Didion’s exquisite sentence brims with a preemptive nostalgia, one that I have experienced often but struggle to put into words. When I was a child, I used to look forward to moving because it meant for a brief period of time –– during the miles that unfurled between the sticky heat of Louisiana and the crisp blue summer sky of Alaska, for example –– I could suspend myself in the allure of who I might become in any new place. I would often dream that I might shed my tendencies toward introversion or that I would find my true self reflected back to me in ways I didn’t know existed, not realizing that I had to do the work of growth on my own.
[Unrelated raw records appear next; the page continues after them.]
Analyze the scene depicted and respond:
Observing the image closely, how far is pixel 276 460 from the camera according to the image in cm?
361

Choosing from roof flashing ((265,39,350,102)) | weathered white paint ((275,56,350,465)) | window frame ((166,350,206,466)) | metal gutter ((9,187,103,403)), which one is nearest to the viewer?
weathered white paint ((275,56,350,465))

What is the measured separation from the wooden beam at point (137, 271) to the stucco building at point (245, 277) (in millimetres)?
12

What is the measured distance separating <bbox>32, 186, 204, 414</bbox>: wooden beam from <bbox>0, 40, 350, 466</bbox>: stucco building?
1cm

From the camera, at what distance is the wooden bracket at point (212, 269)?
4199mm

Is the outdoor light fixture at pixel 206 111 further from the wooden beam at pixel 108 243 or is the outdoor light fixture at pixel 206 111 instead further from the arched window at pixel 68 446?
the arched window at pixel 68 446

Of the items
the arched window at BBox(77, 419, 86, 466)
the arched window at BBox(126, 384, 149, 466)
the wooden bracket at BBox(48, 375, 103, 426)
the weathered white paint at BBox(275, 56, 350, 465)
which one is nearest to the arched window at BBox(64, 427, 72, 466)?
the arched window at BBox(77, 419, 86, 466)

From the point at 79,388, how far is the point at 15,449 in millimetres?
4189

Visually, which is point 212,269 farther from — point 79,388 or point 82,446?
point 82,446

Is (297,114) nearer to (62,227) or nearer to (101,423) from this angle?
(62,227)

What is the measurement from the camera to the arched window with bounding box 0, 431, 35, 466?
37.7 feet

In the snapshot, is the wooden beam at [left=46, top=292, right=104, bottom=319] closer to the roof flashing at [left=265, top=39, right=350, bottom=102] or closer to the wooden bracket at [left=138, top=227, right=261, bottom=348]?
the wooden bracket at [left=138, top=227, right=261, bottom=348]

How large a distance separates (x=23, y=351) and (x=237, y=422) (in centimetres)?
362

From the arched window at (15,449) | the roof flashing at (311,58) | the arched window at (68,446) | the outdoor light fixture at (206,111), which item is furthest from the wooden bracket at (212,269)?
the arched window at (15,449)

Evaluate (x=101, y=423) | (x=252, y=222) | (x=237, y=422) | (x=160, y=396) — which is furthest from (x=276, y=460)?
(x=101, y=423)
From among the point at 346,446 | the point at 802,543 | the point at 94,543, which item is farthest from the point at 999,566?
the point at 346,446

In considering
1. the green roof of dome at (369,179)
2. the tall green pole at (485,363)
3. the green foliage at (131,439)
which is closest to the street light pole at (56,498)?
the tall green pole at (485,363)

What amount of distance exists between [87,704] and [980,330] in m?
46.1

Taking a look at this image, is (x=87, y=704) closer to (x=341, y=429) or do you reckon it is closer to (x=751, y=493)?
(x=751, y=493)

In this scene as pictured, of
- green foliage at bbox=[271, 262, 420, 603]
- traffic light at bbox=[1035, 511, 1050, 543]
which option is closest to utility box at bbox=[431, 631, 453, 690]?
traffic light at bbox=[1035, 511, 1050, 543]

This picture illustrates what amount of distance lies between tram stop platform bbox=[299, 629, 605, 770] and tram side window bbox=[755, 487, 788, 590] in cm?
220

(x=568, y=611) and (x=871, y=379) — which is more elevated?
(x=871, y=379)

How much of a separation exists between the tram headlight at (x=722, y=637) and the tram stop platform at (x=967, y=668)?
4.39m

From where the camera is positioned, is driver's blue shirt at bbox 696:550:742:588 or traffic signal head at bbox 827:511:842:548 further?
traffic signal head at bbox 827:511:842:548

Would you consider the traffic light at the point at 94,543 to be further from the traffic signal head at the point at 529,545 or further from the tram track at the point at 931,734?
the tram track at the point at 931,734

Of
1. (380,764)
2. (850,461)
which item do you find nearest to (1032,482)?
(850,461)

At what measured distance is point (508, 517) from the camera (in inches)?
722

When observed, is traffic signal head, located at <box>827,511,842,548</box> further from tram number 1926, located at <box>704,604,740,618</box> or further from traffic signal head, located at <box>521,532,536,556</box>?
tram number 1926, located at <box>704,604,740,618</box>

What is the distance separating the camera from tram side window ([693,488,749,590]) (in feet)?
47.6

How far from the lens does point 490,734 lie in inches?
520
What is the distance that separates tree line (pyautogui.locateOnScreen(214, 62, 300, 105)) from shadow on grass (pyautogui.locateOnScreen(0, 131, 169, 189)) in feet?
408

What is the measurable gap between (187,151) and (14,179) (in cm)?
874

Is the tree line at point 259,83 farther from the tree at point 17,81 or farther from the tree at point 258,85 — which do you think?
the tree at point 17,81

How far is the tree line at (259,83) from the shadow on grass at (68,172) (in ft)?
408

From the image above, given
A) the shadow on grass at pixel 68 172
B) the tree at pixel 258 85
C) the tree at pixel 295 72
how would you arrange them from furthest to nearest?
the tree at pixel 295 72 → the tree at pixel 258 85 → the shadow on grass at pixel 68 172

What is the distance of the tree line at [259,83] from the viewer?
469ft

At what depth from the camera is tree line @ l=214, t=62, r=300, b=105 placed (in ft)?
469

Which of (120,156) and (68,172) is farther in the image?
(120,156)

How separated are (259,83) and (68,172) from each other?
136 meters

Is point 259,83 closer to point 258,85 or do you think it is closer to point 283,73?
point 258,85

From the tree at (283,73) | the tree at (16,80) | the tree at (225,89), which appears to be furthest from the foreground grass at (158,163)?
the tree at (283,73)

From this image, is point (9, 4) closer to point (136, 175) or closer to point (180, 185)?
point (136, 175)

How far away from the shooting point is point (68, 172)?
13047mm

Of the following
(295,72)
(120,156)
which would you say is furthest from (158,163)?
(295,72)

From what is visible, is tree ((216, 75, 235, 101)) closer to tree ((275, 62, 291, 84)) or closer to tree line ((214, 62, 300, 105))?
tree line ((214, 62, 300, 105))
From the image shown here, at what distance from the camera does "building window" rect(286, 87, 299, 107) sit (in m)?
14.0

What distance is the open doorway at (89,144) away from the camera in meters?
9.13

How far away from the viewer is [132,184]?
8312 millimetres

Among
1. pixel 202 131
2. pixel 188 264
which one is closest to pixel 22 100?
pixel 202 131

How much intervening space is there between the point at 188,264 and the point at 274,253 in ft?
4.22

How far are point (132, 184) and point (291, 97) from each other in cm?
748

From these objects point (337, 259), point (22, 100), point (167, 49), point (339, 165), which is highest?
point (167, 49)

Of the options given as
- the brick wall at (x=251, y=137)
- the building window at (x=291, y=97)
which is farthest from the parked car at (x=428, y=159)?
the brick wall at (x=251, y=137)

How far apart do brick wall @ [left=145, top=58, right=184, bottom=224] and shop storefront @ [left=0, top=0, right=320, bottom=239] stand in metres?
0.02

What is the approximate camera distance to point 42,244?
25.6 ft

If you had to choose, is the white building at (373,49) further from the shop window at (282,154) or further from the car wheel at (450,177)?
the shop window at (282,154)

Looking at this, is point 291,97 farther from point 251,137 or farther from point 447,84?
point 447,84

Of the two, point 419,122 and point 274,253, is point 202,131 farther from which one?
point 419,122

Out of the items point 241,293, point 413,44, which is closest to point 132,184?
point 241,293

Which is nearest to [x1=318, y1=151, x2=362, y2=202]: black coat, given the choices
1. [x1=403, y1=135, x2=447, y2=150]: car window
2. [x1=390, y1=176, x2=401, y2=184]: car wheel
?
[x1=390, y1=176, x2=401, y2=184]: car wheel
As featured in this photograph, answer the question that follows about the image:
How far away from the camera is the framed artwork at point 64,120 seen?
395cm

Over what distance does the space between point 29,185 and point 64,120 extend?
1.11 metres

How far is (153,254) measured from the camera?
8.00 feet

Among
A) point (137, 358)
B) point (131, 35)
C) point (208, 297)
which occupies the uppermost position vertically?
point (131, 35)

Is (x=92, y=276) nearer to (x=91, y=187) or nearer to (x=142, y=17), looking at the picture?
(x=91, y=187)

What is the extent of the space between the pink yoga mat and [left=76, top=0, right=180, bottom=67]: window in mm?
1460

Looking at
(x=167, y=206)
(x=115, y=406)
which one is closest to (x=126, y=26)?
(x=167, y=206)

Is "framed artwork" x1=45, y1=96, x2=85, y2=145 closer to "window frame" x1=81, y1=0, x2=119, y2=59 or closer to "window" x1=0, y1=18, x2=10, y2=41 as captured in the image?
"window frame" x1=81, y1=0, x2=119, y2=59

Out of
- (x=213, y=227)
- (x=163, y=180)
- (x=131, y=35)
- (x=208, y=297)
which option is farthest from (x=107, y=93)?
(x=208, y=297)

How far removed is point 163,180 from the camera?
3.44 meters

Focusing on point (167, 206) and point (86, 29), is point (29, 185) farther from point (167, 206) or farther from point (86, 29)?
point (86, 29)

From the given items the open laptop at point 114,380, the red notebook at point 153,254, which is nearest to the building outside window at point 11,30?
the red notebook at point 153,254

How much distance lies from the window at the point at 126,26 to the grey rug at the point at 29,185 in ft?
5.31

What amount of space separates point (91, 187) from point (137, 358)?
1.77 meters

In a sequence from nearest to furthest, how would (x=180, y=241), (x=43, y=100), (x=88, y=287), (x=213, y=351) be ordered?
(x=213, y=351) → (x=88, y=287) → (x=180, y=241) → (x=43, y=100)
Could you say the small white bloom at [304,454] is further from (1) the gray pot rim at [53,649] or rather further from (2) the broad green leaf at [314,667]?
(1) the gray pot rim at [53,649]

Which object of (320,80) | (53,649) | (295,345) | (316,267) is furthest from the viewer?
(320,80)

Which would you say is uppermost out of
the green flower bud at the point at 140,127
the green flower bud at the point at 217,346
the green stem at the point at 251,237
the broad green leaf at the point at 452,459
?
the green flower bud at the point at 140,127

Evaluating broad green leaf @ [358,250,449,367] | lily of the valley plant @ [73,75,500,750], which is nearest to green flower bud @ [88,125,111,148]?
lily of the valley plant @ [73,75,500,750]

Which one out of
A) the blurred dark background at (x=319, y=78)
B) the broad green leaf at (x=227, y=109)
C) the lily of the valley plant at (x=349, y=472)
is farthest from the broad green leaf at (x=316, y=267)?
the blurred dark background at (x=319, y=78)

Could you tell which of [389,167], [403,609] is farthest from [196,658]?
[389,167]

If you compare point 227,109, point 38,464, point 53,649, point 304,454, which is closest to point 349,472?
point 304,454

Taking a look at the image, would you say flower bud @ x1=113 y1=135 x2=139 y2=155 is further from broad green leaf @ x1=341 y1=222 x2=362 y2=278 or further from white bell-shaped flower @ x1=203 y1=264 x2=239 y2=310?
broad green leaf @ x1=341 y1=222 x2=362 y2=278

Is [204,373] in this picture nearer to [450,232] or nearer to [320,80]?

Before I learned language for any geography and before I sullied the dream of myself with who I was in reality, I could exist as a figment of imagination passing through an unfamiliar world. 

Like the shine of any silver exposed to too much air, the idealized version of myself –– and any new place I came to –– was inevitably tarnished the longer I lived anywhere. But then my family would move again, and I would be free to once again imagine that a place would be enough to change me. My childhood was one of moving boxes and beige walls; divide my age by the number of places I’ve lived, and the answer comes to 2.25. And I have not stopped moving: I attended college in North Carolina, graduate schools in Oregon and Oklahoma, and now live in Pennsylvania, where I hope to put down roots. But even here, I live in an apartment with unpainted walls. A hallway downstairs is stacked with plastic bins and boxes I keep telling myself I’ll unpack soon, though it’s been months since I moved in. And I still use a GPS to get to the grocery store, some sign I’m scared of committing to knowing this geography, the many circuitous routes that point toward home.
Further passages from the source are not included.